Yes. So I'll try to keep it quick, but we continue to invest across our portfolio across a range of technologies. You mentioned that both is in our core segments, on-highway, off-highway propulsion, which is primarily our fuel cell investments, which are both running in rail applications, which we're really excited about with Alstom, but also in other on-highway segments in Europe with folks like ASKO and [ Bond ], but also we announced our commercial agreement with Air Products as well. And so continue to gain traction in the fuel cell space. And while that may be a bit further out in terms of broader adoption, we feel like you're getting these units and feel it's critically important to continue to harness technical learnings and improve our products.
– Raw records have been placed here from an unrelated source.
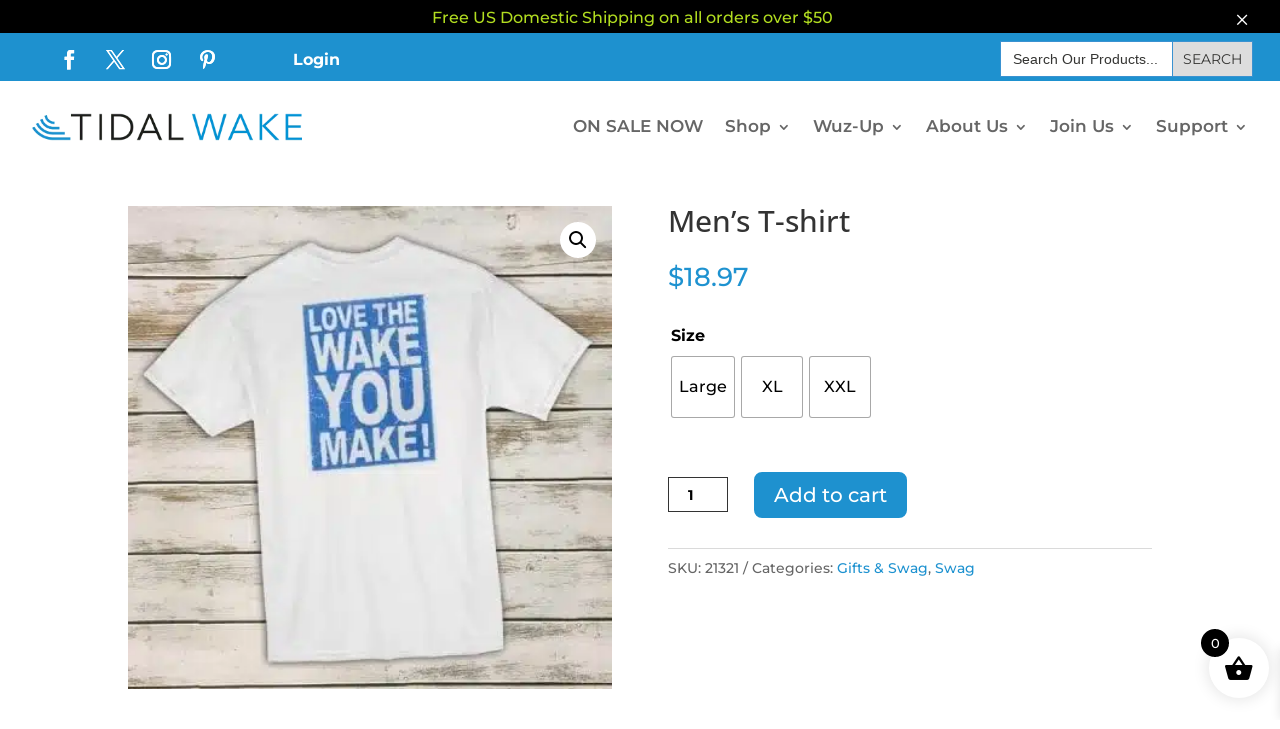

--- FILE ---
content_type: text/css
request_url: https://tidalwake.com/wp-content/themes/Divi-child/style.css?ver=4.27.5
body_size: 181
content:
/*
Theme Name: Tidal Wake
Theme URI: www.tidalwake.com
Template: Divi
Author: Cromie Creative Consultants
Author URI: https://www.cromiecreativeconsultants.com
Version: 1.0.1582737056
Updated: 2020-02-26 17:10:56

*/

input.text, input.title, input[type=email], input[type=password], input[type=tel], input[type=text], select, textarea {
    height: 35px;
}
input.text, input.title, input[type=text], select, textarea {
    height: 35px;
}
.woocommerce-cart table.cart td.actions .coupon .input-text {
    width: 200px;
}
nav li {
    height: auto;
    line-height: 1.25em !important;
}
.woocommerce span.onsale {
    background-color: #1e91cf !important;
    color: #fff;
}

@media only screen and (min-width: 981px) {
.et-db #et-boc .et-l .et_pb_fullwidth_menu .et_pb_menu__menu>nav>ul>li>ul, .et-db #et-boc .et-l .et_pb_menu .et_pb_menu__menu>nav>ul>li>ul {
    left: -8em;
}
.et_full_width_page.woocommerce-page ul.products li.product:nth-child(4n+1) {
    clear: none;
}
.et_full_width_page.woocommerce-page ul.products li.product:nth-child(4n) {
    margin: 0 3.8% 2.992em 0;
}
}
input#gform_submit_button_10,  #gform_submit_button_11, #gform_submit_button_12{
	width: 100%;
	background-color: red;
	height: 3em;
	margin-right: 2em;
	color: #ffffff;
	font-weight: 800;
}
.past_order_boxes .ginput_container_checkbox ul li {width: 33%; display: inline-block; padding: 30px 50px !important; }
.past_order_boxes .ginput_container_checkbox ul.gfield_checkbox li input[type=checkbox]{ display: none; }
.past_order_boxes .ginput_container_checkbox ul.gfield_checkbox li input[type=checkbox] + label{border: 2px solid transparent}
.past_order_boxes .ginput_container_checkbox ul.gfield_checkbox li input[type=checkbox]:checked + label{border-color: #1e91cf;}
.past_order_boxes .ginput_container_checkbox ul.gfield_checkbox li input[type=checkbox] + label img {box-shadow:none; vertical-align: top;}

@media (max-width: 1024px){
	.past_order_boxes .ginput_container_checkbox ul li {padding: 30px 20px !important; }
}
@media (max-width: 640px){
	.past_order_boxes .ginput_container_checkbox ul li {width: 100%;}
}
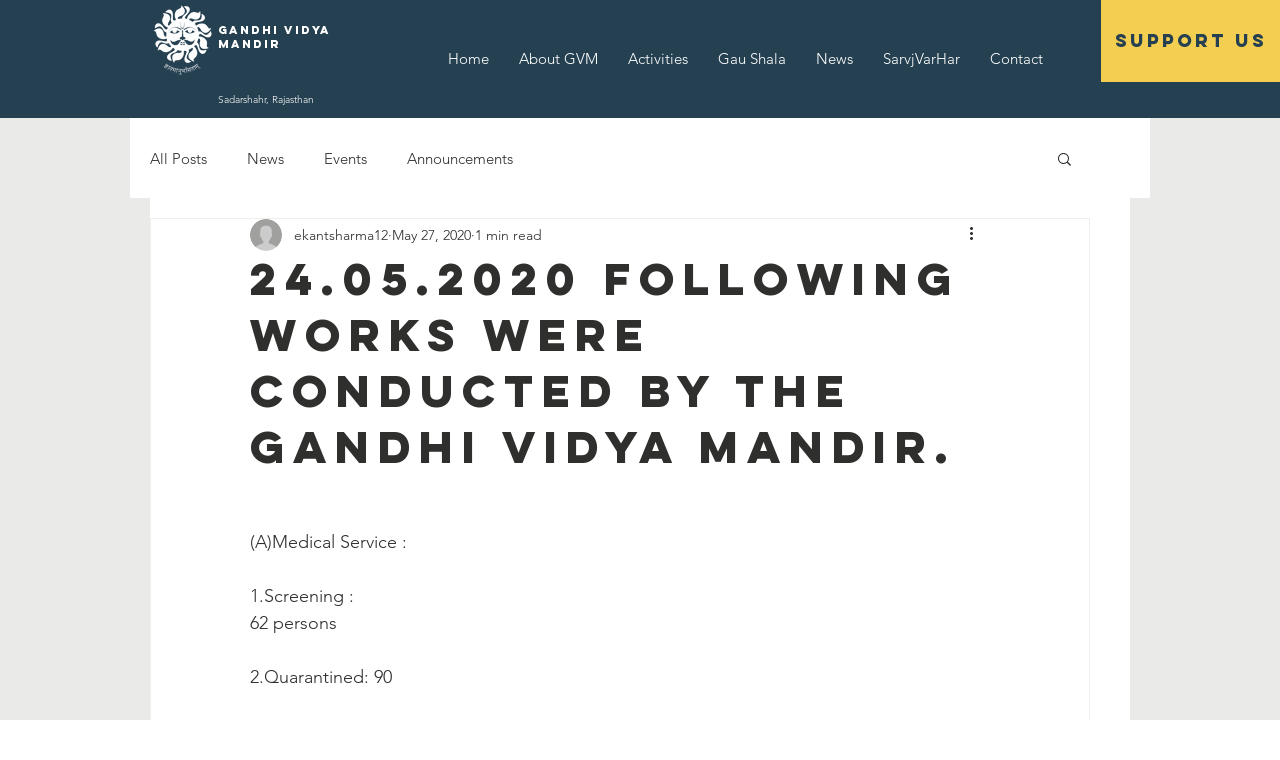

--- FILE ---
content_type: text/html; charset=utf-8
request_url: https://accounts.google.com/o/oauth2/postmessageRelay?parent=https%3A%2F%2Fstatic.parastorage.com&jsh=m%3B%2F_%2Fscs%2Fabc-static%2F_%2Fjs%2Fk%3Dgapi.lb.en.2kN9-TZiXrM.O%2Fd%3D1%2Frs%3DAHpOoo_B4hu0FeWRuWHfxnZ3V0WubwN7Qw%2Fm%3D__features__
body_size: 164
content:
<!DOCTYPE html><html><head><title></title><meta http-equiv="content-type" content="text/html; charset=utf-8"><meta http-equiv="X-UA-Compatible" content="IE=edge"><meta name="viewport" content="width=device-width, initial-scale=1, minimum-scale=1, maximum-scale=1, user-scalable=0"><script src='https://ssl.gstatic.com/accounts/o/2580342461-postmessagerelay.js' nonce="PJRYFbXO3MEmfxOK7fwiWg"></script></head><body><script type="text/javascript" src="https://apis.google.com/js/rpc:shindig_random.js?onload=init" nonce="PJRYFbXO3MEmfxOK7fwiWg"></script></body></html>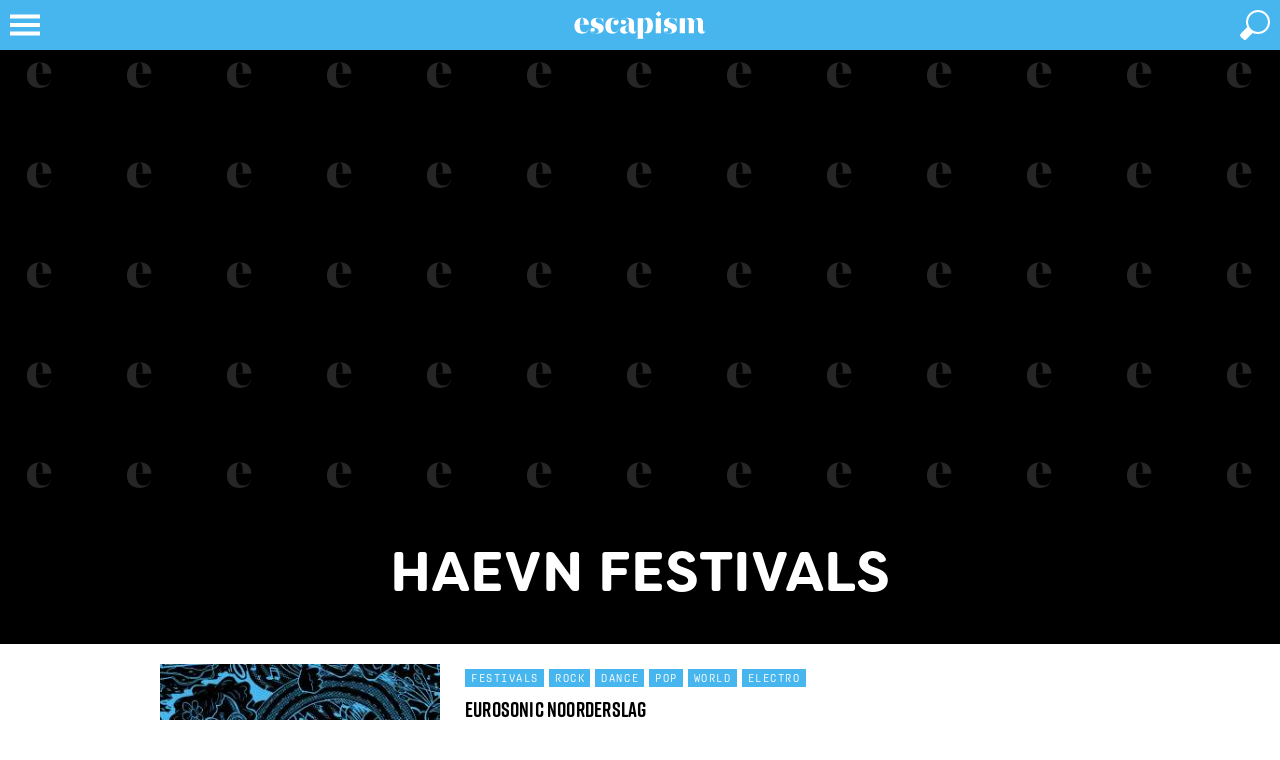

--- FILE ---
content_type: text/html; charset=utf-8
request_url: https://www.google.com/recaptcha/api2/aframe
body_size: -86
content:
<!DOCTYPE HTML><html><head><meta http-equiv="content-type" content="text/html; charset=UTF-8"></head><body><script nonce="VnowqnVxzgfHRjEt_C9TLw">/** Anti-fraud and anti-abuse applications only. See google.com/recaptcha */ try{var clients={'sodar':'https://pagead2.googlesyndication.com/pagead/sodar?'};window.addEventListener("message",function(a){try{if(a.source===window.parent){var b=JSON.parse(a.data);var c=clients[b['id']];if(c){var d=document.createElement('img');d.src=c+b['params']+'&rc='+(localStorage.getItem("rc::a")?sessionStorage.getItem("rc::b"):"");window.document.body.appendChild(d);sessionStorage.setItem("rc::e",parseInt(sessionStorage.getItem("rc::e")||0)+1);localStorage.setItem("rc::h",'1769040967939');}}}catch(b){}});window.parent.postMessage("_grecaptcha_ready", "*");}catch(b){}</script></body></html>

--- FILE ---
content_type: application/javascript; charset=utf-8
request_url: https://fundingchoicesmessages.google.com/f/AGSKWxUd2UA2yg65z1saEzVZo86r92ra2uOJxJtBdxKIhhE7G82NTHHUrwbM7HMqgZNqzmUQpIlD4bsXrqyCPs1poQ7YzrwPiImQnOWqSYbxfeNiA9onbsVZ3KphalC9mdXEruVSYqJFUWbOWoD3dKkzBSEcmC4D2rWRbndLVtyUuacS2crfcqNhqLw8Yiq-/_.uk/ads._files/ad._temp/ad_/img_ad_/adxv.
body_size: -1290
content:
window['94c32448-77d4-4d3d-b481-64976a27f277'] = true;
In the battery electric space, we continue to put product in the field, primarily in school bus, transit bus and some other niche applications like yard spotters and whatnot and as well as demonstrating vehicles and the pickup in parcel delivery markets, which we're also excited about. And those would be some areas, you mentioned the infrastructure bill, where you've seen a lot of proposed dollars going into those markets, which we will continue to enhance the number of units that are put in the field and continue to benefit our business on the battery electric side. Electrolyzers are another significant opportunity to grow our business in an area of the value chain that we haven't historically operated in. We're really excited about that, not only building out our capacity in Europe and China, but also announcing significant commercial opportunities, particularly on the large PEM electrolysis space. And then finally, you mentioned natural gas, and we'll have a panel, I believe, later today with you guys to talk about some of these other call them bridge technologies, if you will. But in areas where we feel like there's a compelling opportunity to continue to lower emissions in a meaningful way, but do so with products that are for a significant amount of time and have demonstrated their ability to work and serve customers and perhaps do so in a more economical way than some of these zero-emissions products can do today. So things like natural gas, things like burning hydrogen and internal combustion engine are really compelling opportunities, we think, for the industry at large, and we feel like Cummins is really well positioned to capitalize on those.

Matthew Elkott

analyst
#20

Definitely looking forward to digging into natural gas a bit more during the panel at 4:40 p.m. Eastern today. We're 3 minutes over time. So Jack and Matt, thank you so much for a great discussion. Really appreciate it.

Jack Kienzler

executive
#21

Thanks for having us, Matt, and thanks, everyone, for your interest, and we will talk soon.